After clinching the C-USA regular-season championship on February 22nd, Calipari brought up a subtle — for Calipari — adjustment he’s made in coaching this year’s squad.

“This is going to be one of those years when I’m not putting my head in the sand,” he said. “Normally, you go on a run of games and you don’t want to screw it up, so you put your head in the sand; just get to the next game. But the problem with that is you’re a train wreck waiting to happen. If you want to get things you’ve never [gotten], you’ve got to do things you’ve never done. For me, that means I’m not sticking my head in the sand. There’s too much at stake for everyone.”

Yeah, but … Calipari will never make the Hall of Fame based on his credentials with X’s and O’s. It’s hardly noticeable when you’re winning one blowout after another, but what happens when there are two minutes to play on a neutral court, Tigers down by three, and no one in a blue-and-white uniform can make a free throw? The Tigers survived at Gonzaga when Calipari put Hunt back on the floor for overtime and his senior shooter got hot. An offensive rebound — after a missed free throw, folks — saved the day at SMU. How the Tiger players will respond to the crucible of a late-round nail-biter in the NCAAs is a roll of the dice.

• It’s good to be the hunted. There has been exactly one game this season when the Tigers took the floor as the underdog: December 20th at Arizona. (Minus one of their two top scorers and not ranked in the Top 20, Gonzaga — even playing at home — didn’t qualify as a favorite in its narrow loss to Memphis on February 17th.) Being the team everyone else circles on their schedule is a prime motivator, and it’s kept the Tigers sharp when they might otherwise have taken a night off.
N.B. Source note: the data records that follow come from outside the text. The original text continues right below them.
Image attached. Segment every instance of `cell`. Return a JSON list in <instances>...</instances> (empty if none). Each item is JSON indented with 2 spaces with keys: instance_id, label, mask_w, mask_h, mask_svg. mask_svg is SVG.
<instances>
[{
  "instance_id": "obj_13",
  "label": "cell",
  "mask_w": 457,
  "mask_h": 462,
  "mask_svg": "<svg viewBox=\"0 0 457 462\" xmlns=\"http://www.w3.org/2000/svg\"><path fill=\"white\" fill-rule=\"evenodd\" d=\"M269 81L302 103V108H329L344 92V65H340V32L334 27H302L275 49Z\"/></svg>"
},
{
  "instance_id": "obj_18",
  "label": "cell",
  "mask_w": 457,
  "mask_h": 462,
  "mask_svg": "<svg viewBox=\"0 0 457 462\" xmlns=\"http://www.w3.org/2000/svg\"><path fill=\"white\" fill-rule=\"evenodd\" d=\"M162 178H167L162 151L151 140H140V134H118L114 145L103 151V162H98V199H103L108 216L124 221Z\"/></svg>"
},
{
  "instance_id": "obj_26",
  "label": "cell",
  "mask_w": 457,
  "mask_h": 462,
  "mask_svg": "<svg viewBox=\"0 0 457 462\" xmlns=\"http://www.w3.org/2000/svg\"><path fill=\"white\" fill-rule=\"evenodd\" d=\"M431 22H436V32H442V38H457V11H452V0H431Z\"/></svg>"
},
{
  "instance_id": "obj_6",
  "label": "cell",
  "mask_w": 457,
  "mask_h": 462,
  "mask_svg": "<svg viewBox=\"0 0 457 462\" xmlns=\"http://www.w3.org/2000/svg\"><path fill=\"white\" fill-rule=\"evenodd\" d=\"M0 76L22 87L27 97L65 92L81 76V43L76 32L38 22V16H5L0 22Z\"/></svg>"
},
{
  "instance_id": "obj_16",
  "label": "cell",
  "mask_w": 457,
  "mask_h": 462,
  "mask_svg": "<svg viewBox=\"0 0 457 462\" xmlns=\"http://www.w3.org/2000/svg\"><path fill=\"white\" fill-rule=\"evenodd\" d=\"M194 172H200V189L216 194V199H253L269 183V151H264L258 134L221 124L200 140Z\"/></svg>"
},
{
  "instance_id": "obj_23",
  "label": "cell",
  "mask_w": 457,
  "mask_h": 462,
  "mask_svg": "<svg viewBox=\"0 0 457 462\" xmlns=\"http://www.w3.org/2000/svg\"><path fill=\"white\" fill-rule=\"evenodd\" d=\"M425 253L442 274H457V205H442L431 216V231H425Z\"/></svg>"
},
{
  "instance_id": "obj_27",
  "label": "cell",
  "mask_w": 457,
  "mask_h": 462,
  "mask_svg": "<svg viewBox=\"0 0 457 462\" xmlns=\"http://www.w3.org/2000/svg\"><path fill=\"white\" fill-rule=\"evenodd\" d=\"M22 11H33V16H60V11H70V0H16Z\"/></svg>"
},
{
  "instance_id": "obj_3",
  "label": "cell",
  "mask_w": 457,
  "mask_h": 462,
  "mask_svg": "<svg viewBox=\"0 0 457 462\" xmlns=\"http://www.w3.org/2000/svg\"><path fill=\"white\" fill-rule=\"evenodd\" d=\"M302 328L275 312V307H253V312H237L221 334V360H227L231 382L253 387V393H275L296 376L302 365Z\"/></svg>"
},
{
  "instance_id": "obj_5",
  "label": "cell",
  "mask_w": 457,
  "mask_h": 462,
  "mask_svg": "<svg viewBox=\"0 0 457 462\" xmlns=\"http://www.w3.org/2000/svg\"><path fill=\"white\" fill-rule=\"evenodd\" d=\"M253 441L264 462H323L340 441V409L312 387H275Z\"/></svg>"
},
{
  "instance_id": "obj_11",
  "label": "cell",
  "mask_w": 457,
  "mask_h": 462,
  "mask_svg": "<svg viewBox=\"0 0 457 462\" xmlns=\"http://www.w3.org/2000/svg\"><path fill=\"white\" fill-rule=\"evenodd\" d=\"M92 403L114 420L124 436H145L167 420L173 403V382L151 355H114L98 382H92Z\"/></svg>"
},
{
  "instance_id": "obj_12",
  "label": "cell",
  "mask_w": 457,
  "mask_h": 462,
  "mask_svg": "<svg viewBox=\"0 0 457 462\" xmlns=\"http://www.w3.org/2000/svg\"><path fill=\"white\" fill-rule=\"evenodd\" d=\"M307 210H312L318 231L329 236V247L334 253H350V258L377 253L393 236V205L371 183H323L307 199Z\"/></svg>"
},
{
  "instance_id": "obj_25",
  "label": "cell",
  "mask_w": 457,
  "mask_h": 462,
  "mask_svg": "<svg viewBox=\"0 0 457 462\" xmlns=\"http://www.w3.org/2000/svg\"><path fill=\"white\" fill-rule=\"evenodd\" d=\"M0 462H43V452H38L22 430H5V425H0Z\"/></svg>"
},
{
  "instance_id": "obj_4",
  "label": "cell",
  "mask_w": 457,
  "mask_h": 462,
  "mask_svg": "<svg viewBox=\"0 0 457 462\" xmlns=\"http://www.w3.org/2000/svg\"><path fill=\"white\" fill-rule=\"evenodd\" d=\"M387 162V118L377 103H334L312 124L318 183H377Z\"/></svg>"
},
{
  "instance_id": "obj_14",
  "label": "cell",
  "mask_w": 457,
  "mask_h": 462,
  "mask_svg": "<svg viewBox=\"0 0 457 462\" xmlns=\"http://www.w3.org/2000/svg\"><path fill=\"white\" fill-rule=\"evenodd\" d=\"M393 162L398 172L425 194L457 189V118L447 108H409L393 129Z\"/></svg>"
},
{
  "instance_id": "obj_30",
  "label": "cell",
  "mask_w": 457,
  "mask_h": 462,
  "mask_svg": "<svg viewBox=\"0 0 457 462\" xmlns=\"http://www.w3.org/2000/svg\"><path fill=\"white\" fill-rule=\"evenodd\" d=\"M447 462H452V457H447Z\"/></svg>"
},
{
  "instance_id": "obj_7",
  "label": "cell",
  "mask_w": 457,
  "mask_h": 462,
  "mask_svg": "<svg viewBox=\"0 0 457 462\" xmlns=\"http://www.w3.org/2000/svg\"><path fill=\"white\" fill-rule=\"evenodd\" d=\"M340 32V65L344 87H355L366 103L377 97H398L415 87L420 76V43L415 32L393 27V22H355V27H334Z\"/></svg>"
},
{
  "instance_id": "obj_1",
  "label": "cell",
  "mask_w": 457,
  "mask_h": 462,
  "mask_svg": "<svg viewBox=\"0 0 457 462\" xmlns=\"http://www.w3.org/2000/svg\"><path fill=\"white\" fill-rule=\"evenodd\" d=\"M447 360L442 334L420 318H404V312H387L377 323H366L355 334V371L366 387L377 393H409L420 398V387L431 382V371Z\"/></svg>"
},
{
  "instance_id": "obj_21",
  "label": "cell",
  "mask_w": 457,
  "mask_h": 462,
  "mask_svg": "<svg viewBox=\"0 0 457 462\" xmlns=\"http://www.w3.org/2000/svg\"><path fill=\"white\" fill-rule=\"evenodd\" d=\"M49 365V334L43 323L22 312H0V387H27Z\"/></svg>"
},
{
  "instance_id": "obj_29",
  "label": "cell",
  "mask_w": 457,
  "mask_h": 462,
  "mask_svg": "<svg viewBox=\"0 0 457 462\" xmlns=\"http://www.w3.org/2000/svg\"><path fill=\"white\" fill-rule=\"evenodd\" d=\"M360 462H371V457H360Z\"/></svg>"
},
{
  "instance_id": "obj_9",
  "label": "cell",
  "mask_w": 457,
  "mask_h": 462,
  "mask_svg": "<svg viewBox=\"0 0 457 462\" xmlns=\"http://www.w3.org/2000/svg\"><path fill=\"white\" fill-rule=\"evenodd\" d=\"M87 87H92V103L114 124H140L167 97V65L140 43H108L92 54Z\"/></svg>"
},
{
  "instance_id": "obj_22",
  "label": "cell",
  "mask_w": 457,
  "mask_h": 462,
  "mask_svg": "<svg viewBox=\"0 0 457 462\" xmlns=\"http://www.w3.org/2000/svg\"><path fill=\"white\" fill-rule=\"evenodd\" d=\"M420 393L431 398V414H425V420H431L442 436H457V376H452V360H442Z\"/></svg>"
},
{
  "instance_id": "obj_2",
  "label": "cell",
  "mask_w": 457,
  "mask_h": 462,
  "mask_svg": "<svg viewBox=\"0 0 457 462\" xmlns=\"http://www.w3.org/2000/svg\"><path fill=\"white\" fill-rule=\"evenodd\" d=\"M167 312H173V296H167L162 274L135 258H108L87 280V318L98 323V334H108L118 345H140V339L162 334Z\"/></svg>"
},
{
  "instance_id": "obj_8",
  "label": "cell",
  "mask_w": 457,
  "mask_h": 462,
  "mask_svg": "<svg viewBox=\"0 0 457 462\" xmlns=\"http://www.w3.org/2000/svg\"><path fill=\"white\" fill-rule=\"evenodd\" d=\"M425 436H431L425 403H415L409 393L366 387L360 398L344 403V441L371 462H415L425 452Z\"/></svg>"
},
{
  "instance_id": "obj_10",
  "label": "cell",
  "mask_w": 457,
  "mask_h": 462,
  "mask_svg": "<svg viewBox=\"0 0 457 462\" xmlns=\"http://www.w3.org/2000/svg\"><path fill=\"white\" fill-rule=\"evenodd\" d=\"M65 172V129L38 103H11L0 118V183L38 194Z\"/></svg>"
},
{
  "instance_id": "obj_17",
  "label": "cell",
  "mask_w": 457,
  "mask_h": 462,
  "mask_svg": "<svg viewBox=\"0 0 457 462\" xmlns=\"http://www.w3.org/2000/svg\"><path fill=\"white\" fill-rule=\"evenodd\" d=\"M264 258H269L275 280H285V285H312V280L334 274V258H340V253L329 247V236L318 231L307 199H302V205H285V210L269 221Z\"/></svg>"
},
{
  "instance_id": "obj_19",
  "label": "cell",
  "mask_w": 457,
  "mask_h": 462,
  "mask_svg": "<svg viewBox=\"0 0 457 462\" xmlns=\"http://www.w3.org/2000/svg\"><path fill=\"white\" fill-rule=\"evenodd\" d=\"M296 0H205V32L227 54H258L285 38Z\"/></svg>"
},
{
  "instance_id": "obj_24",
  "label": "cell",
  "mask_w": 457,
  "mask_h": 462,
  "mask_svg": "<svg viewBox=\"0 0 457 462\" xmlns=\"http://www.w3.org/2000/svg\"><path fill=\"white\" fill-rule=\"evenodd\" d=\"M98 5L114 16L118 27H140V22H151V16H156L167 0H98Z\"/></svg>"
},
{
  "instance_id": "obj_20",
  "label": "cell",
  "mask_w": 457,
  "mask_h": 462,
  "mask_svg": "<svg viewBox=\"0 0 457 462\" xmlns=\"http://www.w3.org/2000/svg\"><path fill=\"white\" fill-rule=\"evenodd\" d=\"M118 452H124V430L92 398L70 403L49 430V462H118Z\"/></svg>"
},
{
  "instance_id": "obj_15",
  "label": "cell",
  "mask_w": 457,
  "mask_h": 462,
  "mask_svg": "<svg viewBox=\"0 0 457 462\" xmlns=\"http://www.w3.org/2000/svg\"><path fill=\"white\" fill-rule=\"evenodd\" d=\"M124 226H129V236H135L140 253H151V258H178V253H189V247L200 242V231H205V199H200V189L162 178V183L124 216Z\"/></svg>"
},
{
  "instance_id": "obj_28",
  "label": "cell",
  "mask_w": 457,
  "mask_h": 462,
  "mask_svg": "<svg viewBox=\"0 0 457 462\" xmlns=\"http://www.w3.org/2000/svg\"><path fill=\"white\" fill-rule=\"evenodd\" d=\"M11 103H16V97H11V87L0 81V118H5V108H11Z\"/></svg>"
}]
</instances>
Tight, hostile environments such as East Carolina, Southern Miss, Central Florida, and UAB can be deadly to winning streaks, and the Tigers won handily in each of those venues. Memphis may play in a weak conference, but no team in the country wears a target on its back like the U of M.

“[Coach Cal] is real big on intensity,” says Douglas-Roberts. “His favorite saying is, ‘Carry a swagger, not an arrogance.'”

• Yeah, but … It’s better to be the hunter. This is the one qualifier Calipari himself would embrace. If the Tigers can get through the first weekend of the NCAA tournament — and overlook Nevada at your own risk — they’ll be the underdog. Once in the Sweet Sixteen, every expert from Billy Packer to Dick Vitale will question the integrity of the Tigers’ record and whether or not they truly belong among the sport’s elite. As this happens, you’ll be able to see (and hear) the chip on Calipari’s shoulder. And it will be the topic of every pre- and post-practice speech the Memphis coach delivers — until the Tigers lose or are crowned national champions.